BRIEF DESCRIPTION OF THE DRAWINGS

Refinements according to the invention are derived from the claims in conjunction with the description and from the figures. The invention will be explained in yet more detail hereunder by means of a preferred exemplary embodiment.

In the figures:

FIG. 1 in a side view shows a so-called aerated jet regulator which has aeration openings which penetrate a jet regulator housing that is round in the cross section and open in the housing interior space of the jet regulator housing;

FIG. 2 in a longitudinal section shows the jet regulator from FIG. 1, which has an attachment screen on the inflow side, a jet splitter which here is configured as a perforated plate, a flow rectifier which in the throughflow direction is disposed downstream and here is formed from two insert parts, and a homogenization installation on the outflow side;

FIG. 3a in a detailed longitudinal section shows the jet regulator from FIGS. 1 and 2 in the region of one of the aeration openings that is provided in the jet regulator housing, said region being identified in FIG. 2;

FIG. 3b shows the jet regulator from FIGS. 1 to 3a here likewise in a longitudinal section, in that part-region of the insert parts that in FIG. 7 is disposed on the outside, wherein however the cover walls on the retention part of the inflow-side insert part have not been conjointly sectioned;

FIG. 4 shows the jet regulator from FIGS. 1 to 3, shown in a perspective exploded illustration, wherein the jet regulator housing of this jet regulator is configured in two parts, having a housing part at the inflow side and at the outflow side;

FIG. 5 in an exploded illustration of individual parts shows the jet regulator from FIGS. 1 to 4;

FIG. 6 shows an inflow-side insert part, illustrated in a perspective manner, of a flow rectifier that is usable in a jet regulator according to FIGS. 1 to 5;

FIG. 7 shows an inflow-side insert part that is comparable to that of FIG. 6, and an outflow-side insert part of a flow rectifier that is usable in a jet regulator according to FIGS. 1 to 6, said outflow-side insert part in the flow direction being disposed directly behind said inflow-side insert part;

FIG. 8 shows the outflow-side insert part of the jet regulator from FIGS. 1 to 5, shown in a perspective illustration;

FIG. 9 in a plan view onto the outflow side of the outflow-side insert part shows the insert parts of the flow rectifier that is used in the jet regulator according to FIGS. 1 to 8;

FIG. 10 in a detailed view shows the insert parts that form the flow rectifier in the region of the external holding rings of said insert parts, said detailed view being delimited in FIG. 9;

FIG. 11 in a perspective illustration shows the insert parts from FIGS. 9 and 10 that form the flow rectifier, wherein the upper insert part is shown here as being partly sectioned;

FIG. 12 in the detailed illustration encircled in FIG. 11 in the sectional plane of the upper insert part shows the insert parts of the flow rectifier shown in FIGS. 9 to 11 lying on top of one another;

FIG. 13 in a side view shows the two insert parts from FIGS. 9 to 12 that lie on top of one another and form the flow rectifier;

FIG. 14 in a cross section through the sectional plane XIV-XIV according to FIG. 13 shows the two insert parts from FIGS. 9 to 13 lying on top of one another;

FIG. 15 shows a plan view onto an outflow-side insert part that is configured in an alternative manner, wherein the net structure of said insert part is formed from webs that mutually cross at intersection points;

FIG. 16 shows a perspective plan view onto an inflow-side insert part that is configured in an alternative manner, wherein the net structure of said insert part is formed from webs that mutually contact at contact points;

FIG. 17 shows the insert part from FIG. 16 in a perspective plan view that is illustrated in a sectioned manner;

FIG. 18 shows a perspective plan view onto a further inflow-side insert part that is configured in an alternative manner, wherein the net structure of said insert part is also formed from webs that mutually contact at contact points; and

FIG. 19 shows the insert part from FIG. 18 in a perspective plan view that is illustrated in a sectioned manner.

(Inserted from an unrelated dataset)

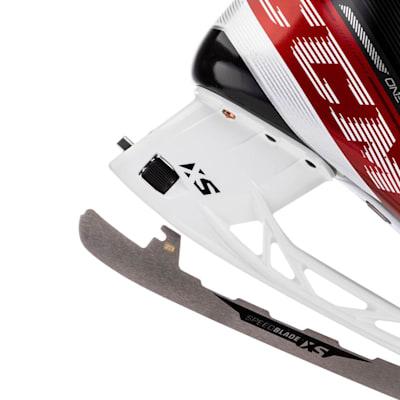 (CCM Jetspeed FT4 Ice Hockey Skates - Senior)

DETAILED DESCRIPTION OF THE PREFERRED EMBODIMENTS

A jet regulator 1 that can be assembled on the water outflow of a sanitary outflow fitting in order for the water that exits the outflow fitting (not shown in more detail here) to be shaped to form a homogenous non-splashing water jet is shown in FIG. 1. The jet regulator 1 has a jet regulator housing 2 having a housing circumferential wall 3 that here is round in the cross section. In order to be able to mix the water flowing through the jet regulator 1 with ambient air and to design the exiting water jet so as to be pearly-soft, aeration openings 4 are provided which, distributed in a spaced-apart manner across the housing circumference of the jet regulator housing 2, penetrate the housing circumferential wall 3 and open in the housing interior space of the jet regulator housing 2.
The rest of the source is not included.